De l’avis du Parquet, il ne peut y avoir une excuse de provocation et que le sursis ne peut être accordé dans ce cas d’espèce. Estimant que les faits sont constants, il a requis 2 ans de prison ferme. Pour la représentante du ministère public, ce n’est pas au sein de l’Assemblée qu’on doit maltraiter la femme.

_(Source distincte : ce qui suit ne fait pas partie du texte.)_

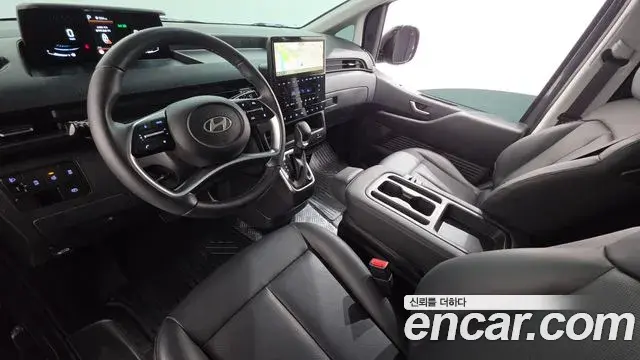 Hyundai Staria 2025 — Photo 10/20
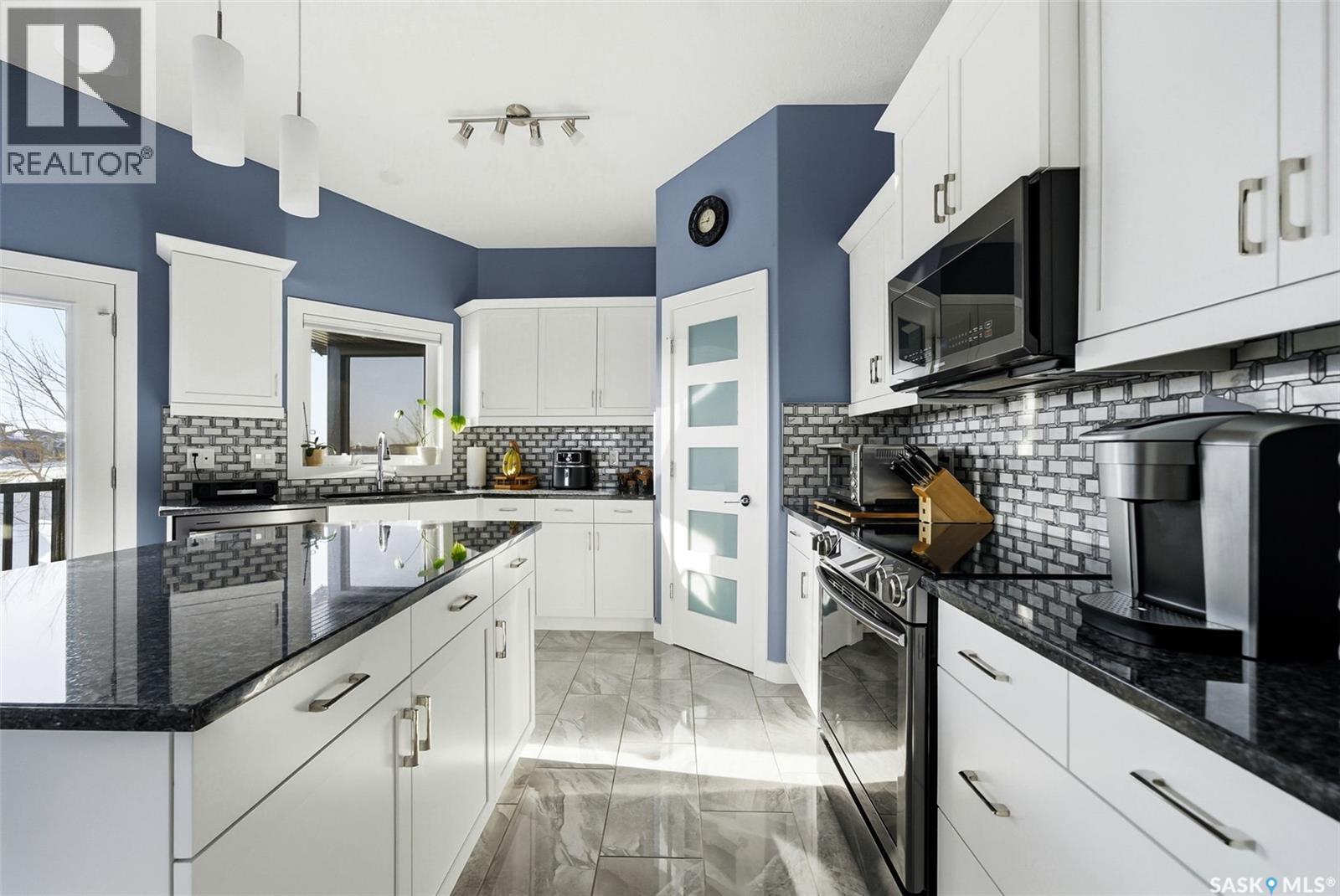 102 Plains Court, Pilot Butte, Saskatchewan  S0G 3Z0 - Photo 11 - SK027713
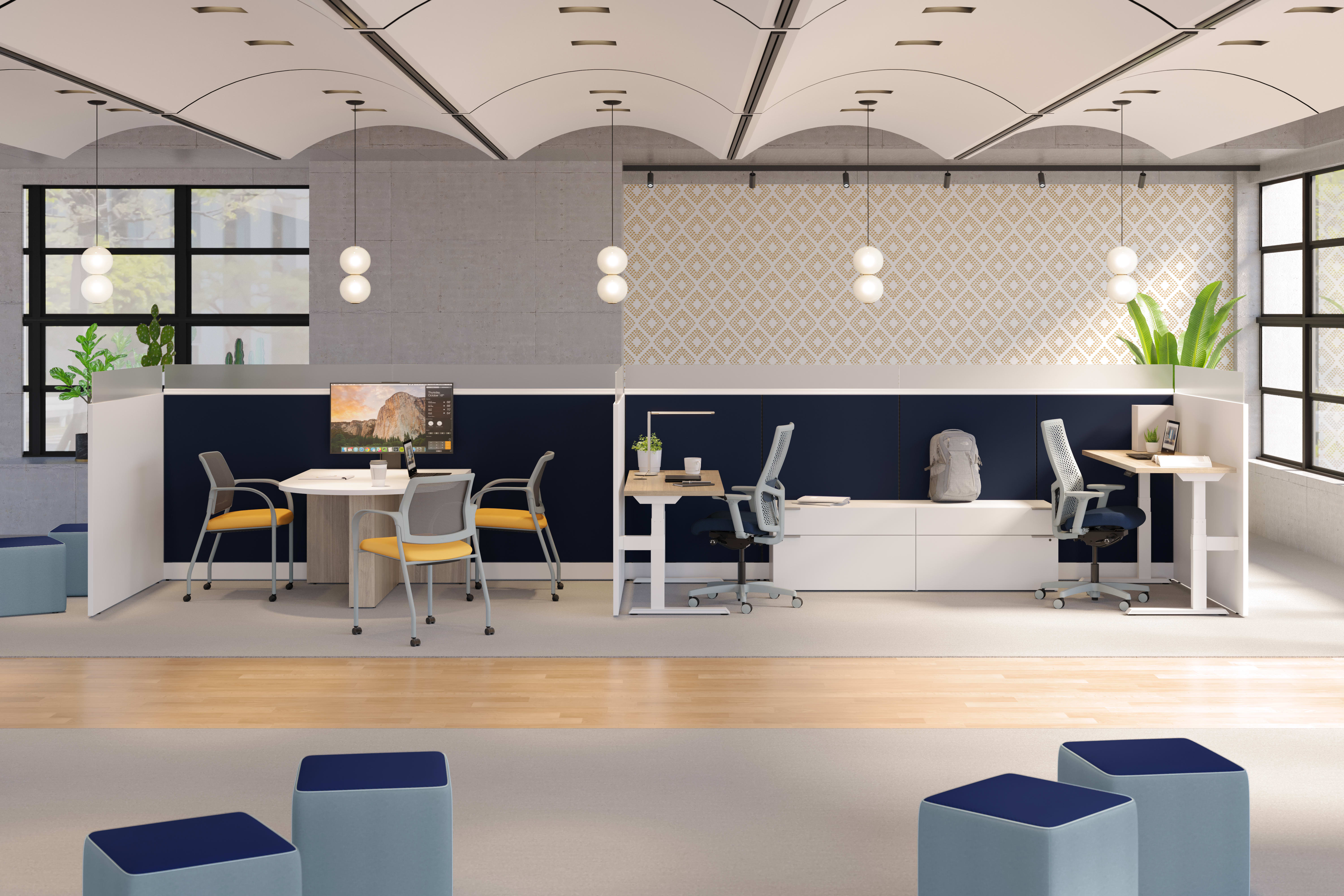 Accelerate workstations featuring Gallery Panels. Open plan includes Coordinate workstations and an small collaborative area.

Pour la défense, il y a bien excuse de provocation, en ce sens que le député, qui se dit victime de violences, a tenu ses propos pour jeter l’anathème sur le guide religieux de ses collègues. Estimant que l’élément matériel fait défaut, Mes Abdou Nar Ndiaye et Adama Fall ont plaidé la relaxe à titre principal et, à titre subsidiaire, de faire bénéficier le doute à leurs clients en leur accordant des circonstances atténuantes. Car, il y va de la stabilité du pays. Auparavant, la défense avais soulevé une exception de nullité relative à l’immunité parlementaire de ses clients,qui a été jointe au fond après un débat controversé.
Les députés seront édifiés sur leur sort le 26 décembre.